\documentclass[12pt]{article}
% Author: Sergey Kopeliovich
\usepackage[T2A]{fontenc}
\usepackage[utf8]{inputenc}
\usepackage{hyperref}
\usepackage{datetime}
\usepackage{cmap}
\usepackage{enumerate}
\usepackage{hologo}
\usepackage{minted}
\usepackage{lastpage}
\usepackage{amsmath}
\usepackage{amssymb}
\sloppy
\voffset=-20mm
\textheight=220mm
\hoffset=-25mm
\textwidth=180mm
\def\EPS{\varepsilon}
\def\SO{\Rightarrow}
\def\EQ{\Leftrightarrow}
\def\t{\texttt}
\def\O{\mathcal{O}}
\newcommand{\q}[1]{\langle #1 \rangle} %
\newcommand\URL[1]{{\footnotesize{\url{#1}}}}
\def\myindent{\hspace*{\parindent}}
\def\up{\vspace*{-\baselineskip}}
\def\NO{\t{\#}}
\newcommand{\ITEM}[1]{{\bf \underline{#1}}\hspace{0.5em}}
\makeatletter
\renewcommand{\@oddfoot}{
\parbox{\textwidth}{
%\hrule
%\vspace{6pt}
\sffamily
{{\hfil}\thepage/\pageref*{LastPage} \hfil}%
}
}
\newenvironment{MyList}{
\begin{enumerate}
\setlength{\parskip}{-5pt}
\setlength{\itemsep}{5pt}
}{
\end{enumerate}
}
\begin{document}
\begin{center}
{\Large \bf MIPT, camp 2014, day \NO{3}} \\
\vspace{0.5em}
{\Large \bf Theme: data structures \\ \vspace{0.2em} sqrt-decomposition, semiplanes intersection} \\
\vspace{0.5em}
{\large November 14, Sergey Kopeliovich} \\
\end{center}
\vspace{-1em}
\noindent \underline{\hbox to 1\textwidth{{ } \hfil{ } \hfil{ } }}
\section{Sqrt decomposition}
\myindent{}Consider searching substrings $s_1, s_2, \dots, s_k$ of equal length $l$ in the string $t$.

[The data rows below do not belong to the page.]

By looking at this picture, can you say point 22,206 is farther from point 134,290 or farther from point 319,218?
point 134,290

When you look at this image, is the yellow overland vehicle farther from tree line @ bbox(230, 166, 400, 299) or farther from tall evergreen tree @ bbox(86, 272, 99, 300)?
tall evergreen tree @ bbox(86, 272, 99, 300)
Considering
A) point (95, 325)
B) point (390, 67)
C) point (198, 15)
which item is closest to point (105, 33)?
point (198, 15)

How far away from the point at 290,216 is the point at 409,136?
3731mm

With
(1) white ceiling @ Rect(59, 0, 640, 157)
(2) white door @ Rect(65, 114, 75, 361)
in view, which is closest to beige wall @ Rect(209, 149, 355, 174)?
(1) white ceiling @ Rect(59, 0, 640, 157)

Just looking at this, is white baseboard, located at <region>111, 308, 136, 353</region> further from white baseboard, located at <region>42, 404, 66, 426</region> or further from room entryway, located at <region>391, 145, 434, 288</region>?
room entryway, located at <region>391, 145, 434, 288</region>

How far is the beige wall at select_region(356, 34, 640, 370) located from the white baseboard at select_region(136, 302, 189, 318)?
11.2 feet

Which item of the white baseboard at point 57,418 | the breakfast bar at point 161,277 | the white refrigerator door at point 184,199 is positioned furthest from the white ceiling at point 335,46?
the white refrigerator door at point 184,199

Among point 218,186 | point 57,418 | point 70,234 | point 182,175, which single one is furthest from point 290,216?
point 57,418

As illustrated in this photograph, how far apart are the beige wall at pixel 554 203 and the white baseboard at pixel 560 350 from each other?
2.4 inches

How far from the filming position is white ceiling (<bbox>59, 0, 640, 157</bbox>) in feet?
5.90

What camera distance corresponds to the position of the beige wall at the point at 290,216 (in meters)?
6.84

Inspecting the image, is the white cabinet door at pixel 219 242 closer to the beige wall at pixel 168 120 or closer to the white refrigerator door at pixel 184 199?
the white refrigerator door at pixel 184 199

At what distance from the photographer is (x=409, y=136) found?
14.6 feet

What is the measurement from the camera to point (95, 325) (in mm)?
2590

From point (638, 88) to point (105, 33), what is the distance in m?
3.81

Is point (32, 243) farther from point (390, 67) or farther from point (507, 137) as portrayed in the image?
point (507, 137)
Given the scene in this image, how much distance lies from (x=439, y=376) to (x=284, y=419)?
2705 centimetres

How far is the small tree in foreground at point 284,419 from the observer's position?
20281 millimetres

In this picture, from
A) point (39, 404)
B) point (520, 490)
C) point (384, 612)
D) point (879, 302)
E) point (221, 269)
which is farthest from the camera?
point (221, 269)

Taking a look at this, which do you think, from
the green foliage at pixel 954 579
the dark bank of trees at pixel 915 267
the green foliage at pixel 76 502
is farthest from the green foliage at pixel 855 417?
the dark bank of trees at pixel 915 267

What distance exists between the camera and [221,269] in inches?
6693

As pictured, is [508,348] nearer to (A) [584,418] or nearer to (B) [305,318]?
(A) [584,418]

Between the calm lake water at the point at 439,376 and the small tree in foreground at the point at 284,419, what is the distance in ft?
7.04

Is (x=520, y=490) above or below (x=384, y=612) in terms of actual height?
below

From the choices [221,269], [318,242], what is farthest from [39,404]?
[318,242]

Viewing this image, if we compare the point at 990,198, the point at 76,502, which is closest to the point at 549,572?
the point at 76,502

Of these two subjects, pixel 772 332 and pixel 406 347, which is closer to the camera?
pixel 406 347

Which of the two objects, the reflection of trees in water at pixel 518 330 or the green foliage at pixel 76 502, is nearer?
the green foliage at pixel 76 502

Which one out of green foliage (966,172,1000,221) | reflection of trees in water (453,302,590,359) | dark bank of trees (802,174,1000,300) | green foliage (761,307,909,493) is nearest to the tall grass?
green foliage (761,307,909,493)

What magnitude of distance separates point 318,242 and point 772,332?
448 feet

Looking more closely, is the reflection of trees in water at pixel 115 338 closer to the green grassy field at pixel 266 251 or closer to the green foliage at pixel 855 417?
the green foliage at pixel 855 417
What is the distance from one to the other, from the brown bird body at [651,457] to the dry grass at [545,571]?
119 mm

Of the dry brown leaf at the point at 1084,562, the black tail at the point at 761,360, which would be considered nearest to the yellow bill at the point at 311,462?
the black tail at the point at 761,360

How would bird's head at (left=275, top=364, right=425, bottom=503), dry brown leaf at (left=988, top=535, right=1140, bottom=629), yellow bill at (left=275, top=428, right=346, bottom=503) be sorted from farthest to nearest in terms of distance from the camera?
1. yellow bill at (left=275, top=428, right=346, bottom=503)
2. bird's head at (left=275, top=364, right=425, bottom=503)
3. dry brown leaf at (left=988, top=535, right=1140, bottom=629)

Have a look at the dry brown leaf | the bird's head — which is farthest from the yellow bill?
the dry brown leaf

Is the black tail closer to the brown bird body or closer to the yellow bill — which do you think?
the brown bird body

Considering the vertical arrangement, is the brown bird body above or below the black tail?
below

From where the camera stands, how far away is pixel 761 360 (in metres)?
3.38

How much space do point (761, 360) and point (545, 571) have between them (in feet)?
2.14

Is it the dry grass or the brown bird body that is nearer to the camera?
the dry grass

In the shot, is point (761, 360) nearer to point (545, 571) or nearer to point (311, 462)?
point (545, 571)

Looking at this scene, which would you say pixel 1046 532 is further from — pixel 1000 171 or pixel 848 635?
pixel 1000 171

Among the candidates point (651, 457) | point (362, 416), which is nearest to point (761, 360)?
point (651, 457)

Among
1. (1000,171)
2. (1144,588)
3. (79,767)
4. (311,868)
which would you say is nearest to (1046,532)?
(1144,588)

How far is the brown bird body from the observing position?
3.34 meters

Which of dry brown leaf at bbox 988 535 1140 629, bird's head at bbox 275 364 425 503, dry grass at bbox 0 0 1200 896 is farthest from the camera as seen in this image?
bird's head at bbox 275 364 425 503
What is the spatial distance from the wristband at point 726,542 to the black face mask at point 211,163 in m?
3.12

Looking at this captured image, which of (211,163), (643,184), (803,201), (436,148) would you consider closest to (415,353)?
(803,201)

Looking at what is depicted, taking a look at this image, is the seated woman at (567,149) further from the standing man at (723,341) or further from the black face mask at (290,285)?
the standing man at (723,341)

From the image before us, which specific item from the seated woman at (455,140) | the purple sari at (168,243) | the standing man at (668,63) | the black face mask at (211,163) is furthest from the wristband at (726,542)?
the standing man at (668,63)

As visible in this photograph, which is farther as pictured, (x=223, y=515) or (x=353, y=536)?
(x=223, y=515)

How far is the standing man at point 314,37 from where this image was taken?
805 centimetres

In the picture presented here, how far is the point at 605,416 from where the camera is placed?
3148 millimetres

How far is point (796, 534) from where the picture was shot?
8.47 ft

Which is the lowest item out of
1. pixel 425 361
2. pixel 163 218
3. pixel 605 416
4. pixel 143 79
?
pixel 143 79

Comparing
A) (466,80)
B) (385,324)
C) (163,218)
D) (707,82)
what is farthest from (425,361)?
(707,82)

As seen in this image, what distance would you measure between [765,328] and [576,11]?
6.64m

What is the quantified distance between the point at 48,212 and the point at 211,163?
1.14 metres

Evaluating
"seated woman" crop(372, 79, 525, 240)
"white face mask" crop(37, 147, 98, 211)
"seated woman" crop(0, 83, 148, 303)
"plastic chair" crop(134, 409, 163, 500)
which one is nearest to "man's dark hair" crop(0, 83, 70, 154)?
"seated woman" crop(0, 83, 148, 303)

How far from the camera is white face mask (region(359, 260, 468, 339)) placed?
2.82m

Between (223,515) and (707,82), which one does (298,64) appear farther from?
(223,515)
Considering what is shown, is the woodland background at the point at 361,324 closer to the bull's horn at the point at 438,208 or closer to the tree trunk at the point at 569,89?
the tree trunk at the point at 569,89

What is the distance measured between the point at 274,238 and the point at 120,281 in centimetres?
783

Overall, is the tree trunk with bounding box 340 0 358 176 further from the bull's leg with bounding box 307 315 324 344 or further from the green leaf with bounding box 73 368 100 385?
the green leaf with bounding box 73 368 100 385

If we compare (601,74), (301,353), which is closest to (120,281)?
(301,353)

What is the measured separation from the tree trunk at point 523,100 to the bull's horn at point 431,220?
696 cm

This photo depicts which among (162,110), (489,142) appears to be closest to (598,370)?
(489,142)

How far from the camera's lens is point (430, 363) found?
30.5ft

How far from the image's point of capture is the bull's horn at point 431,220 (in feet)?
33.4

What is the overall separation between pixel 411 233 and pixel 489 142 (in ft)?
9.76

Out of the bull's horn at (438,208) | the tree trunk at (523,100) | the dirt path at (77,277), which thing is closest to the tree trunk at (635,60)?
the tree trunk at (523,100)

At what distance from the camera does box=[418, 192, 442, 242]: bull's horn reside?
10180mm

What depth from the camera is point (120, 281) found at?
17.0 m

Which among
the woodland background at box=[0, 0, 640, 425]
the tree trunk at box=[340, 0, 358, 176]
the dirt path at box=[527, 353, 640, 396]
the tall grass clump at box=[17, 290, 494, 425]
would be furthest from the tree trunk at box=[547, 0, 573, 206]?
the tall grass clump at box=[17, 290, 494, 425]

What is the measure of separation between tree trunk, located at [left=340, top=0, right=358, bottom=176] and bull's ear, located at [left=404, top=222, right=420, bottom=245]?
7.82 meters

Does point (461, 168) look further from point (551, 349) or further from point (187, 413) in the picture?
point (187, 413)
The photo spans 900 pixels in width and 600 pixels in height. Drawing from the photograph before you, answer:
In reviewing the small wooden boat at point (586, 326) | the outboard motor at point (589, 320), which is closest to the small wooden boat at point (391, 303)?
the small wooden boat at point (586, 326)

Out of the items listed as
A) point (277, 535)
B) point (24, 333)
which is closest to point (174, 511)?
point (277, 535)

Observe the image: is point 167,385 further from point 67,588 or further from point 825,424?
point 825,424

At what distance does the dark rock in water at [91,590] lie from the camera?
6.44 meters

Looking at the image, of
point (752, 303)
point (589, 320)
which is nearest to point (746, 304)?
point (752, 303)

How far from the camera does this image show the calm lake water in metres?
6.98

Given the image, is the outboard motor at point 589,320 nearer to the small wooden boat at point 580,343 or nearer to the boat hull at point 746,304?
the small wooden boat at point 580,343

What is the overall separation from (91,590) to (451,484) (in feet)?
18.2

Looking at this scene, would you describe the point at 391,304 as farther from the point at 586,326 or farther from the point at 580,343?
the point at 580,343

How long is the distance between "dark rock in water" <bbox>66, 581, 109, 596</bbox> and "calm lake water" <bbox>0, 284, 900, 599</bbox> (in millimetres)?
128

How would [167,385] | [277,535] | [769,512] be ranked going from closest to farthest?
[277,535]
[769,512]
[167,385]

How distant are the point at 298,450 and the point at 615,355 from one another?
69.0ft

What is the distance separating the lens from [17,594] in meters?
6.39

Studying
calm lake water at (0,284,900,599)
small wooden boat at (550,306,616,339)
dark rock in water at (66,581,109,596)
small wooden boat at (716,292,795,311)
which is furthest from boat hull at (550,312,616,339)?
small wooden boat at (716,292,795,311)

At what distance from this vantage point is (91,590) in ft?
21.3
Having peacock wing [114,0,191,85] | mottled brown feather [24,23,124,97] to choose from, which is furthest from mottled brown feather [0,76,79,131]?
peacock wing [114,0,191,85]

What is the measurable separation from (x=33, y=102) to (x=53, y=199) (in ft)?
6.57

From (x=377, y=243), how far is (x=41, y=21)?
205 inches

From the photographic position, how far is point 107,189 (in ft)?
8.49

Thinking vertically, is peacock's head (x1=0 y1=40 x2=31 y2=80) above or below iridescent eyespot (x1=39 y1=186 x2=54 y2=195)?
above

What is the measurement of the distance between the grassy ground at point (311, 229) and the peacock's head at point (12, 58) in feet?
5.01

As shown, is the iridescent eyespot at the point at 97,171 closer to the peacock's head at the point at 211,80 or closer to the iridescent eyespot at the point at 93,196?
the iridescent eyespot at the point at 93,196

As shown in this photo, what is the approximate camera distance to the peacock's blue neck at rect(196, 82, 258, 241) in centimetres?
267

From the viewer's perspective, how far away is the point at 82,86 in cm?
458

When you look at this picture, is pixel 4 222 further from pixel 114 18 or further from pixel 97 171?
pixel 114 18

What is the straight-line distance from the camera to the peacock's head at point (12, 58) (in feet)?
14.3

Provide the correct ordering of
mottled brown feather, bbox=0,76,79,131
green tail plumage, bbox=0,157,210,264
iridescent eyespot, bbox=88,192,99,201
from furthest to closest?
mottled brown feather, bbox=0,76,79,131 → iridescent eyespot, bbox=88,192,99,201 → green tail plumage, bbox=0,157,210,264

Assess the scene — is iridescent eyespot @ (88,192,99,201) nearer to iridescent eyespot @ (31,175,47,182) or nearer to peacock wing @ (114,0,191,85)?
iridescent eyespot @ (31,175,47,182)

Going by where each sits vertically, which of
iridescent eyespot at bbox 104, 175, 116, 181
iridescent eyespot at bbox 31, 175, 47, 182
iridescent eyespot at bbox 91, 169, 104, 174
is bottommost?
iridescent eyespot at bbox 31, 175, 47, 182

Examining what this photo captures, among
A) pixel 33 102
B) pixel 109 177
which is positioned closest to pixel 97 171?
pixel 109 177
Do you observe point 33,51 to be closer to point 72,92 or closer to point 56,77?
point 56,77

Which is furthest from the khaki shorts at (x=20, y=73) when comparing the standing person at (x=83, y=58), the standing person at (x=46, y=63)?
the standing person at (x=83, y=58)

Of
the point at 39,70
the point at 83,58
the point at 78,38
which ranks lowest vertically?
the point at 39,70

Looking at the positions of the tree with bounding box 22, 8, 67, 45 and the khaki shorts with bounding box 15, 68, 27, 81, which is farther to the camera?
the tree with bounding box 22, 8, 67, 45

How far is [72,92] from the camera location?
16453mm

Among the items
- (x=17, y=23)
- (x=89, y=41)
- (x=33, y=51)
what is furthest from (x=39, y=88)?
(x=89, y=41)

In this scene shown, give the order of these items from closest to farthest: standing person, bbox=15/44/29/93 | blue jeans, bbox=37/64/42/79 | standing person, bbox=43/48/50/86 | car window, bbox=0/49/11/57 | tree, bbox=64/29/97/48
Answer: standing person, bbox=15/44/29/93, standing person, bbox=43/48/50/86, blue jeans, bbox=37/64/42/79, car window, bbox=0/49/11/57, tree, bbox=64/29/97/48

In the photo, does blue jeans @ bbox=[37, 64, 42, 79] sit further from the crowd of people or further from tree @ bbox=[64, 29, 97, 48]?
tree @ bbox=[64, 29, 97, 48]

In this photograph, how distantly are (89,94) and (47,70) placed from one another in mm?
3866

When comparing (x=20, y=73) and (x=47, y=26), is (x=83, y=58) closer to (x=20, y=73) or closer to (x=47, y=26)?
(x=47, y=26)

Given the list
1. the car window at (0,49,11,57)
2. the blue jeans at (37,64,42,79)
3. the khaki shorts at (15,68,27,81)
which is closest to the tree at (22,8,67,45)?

For each $i$ we are interested, if $s_i$ is a substring of $t$.
We can solve this problem in linear time, in $\O(lk+|t|)$ time, using hash table of polynomial hashes of the strings $s$.
Here you may ask, why don't we use Aho-Corasic? Let imagine, we just do not know this algorithm,
but already heard about hashes and hash tables.
Let we have strings of arbitrary lengths. How to upgrade our solution to previous problem?
The idea of sqrt decomposition helps. Let denote summary length of all strings $s_i$ as $L$ then
we may iterate lengths less than $\sqrt{L}$ in time $\O(L + |t|\sqrt{L})$.
Moreover we have at most $\O(\sqrt{L})$ strings of length at least $\sqrt{L}$, so
summary work time of solution "group string by length and proceed each length in linear time"
is also $\O(L + |t|\sqrt{L})$.
You may use this approach not only string problems. For example, consider problems about trees.
Let we have tree of $n$ vertices. It may contain a lot of vertices of degree less than $\sqrt{n}$,
but there are at most $\sqrt{n}$ vertices of degree $\sqrt{n}$.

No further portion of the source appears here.